───── Exercise inputs

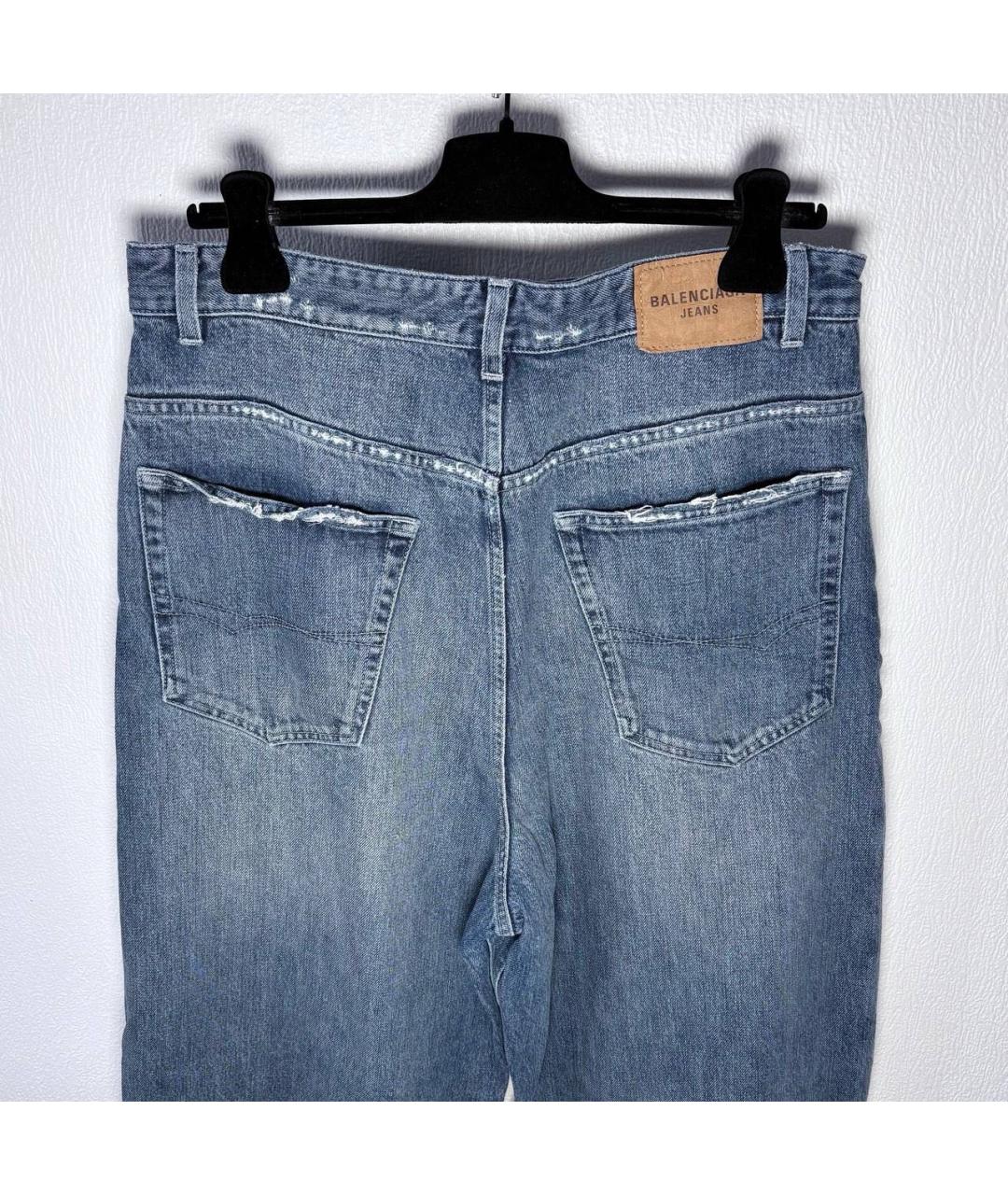 BALENCIAGA Синие хлопковые джинсы, фото 3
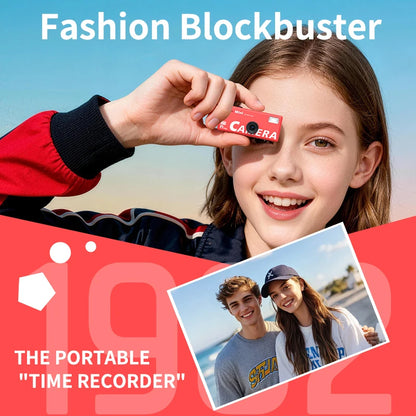 Ourlife Thumb Keychain Camera 0.96inch Flip Screen Retro CCD Mini Digital Camera 720P Very Small Camcorder Video Recorder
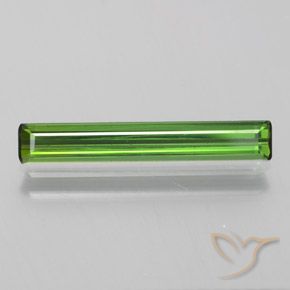 1.33ct Natural Verde floresta Turmalina, Corte Esmeralda, VVS-VS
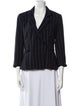 Armani Collezioni Virgin Wool Striped Blazer
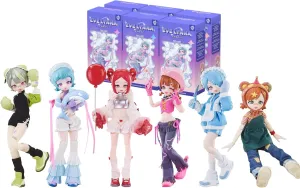 CALEMBOU BJD Blind Box Whole Set, 1/12 Cute BJD Doll, 5.5 Inches Collectable Action Figure Dress Up Doll for Birthday Gifts (Eve lynna-6pcs)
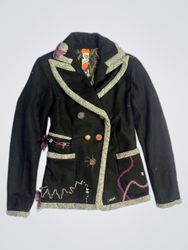 Desigual Black Embroidered Jacket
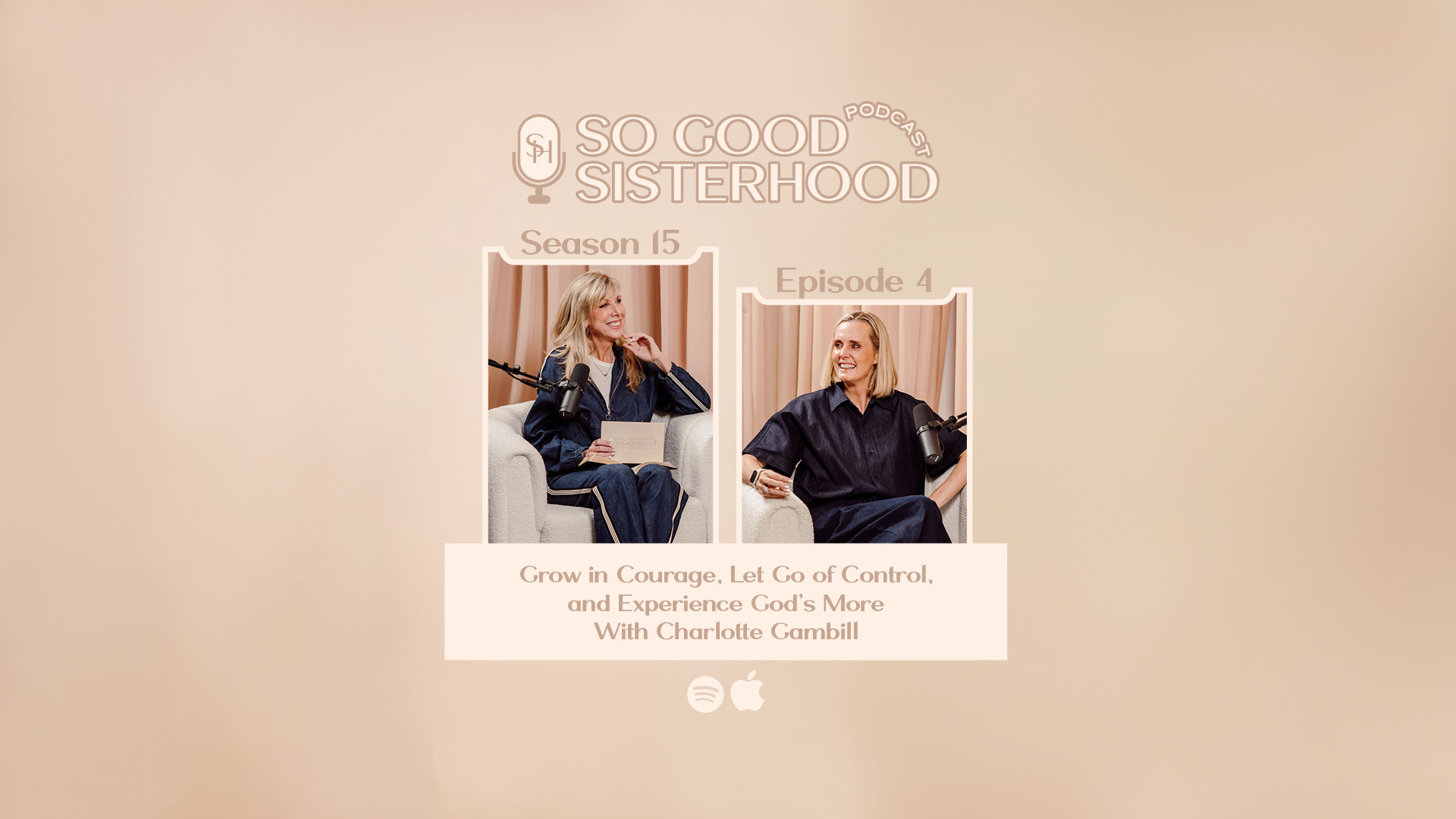 Grow in Courage, Let Go of Control, and Experience God’s More With Charlotte Gambill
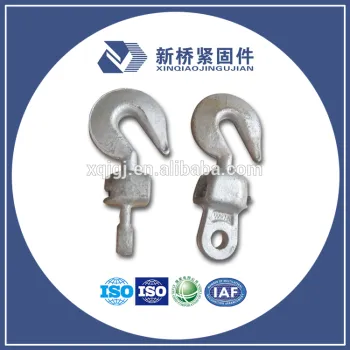 High quality ball eye hook used for link power fitting Forged tower ball hook ended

──────────

§ Work item
Can you rewrite all eight items above as a JSON list of strings, with one string per line and blank lines left out? Leave the pictures out and keep only the text of each item.

§ Output of the task
[
  " BALENCIAGA Синие хлопковые джинсы, фото 3",
  " Ourlife Thumb Keychain Camera 0.96inch Flip Screen Retro CCD Mini Digital Camera 720P Very Small Camcorder Video Recorder",
  " 1.33ct Natural Verde floresta Turmalina, Corte Esmeralda, VVS-VS",
  " Armani Collezioni Virgin Wool Striped Blazer",
  " CALEMBOU BJD Blind Box Whole Set, 1/12 Cute BJD Doll, 5.5 Inches Collectable Action Figure Dress Up Doll for Birthday Gifts (Eve lynna-6pcs)",
  " Desigual Black Embroidered Jacket",
  " Grow in Courage, Let Go of Control, and Experience God’s More With Charlotte Gambill",
  " High quality ball eye hook used for link power fitting Forged tower ball hook ended"
]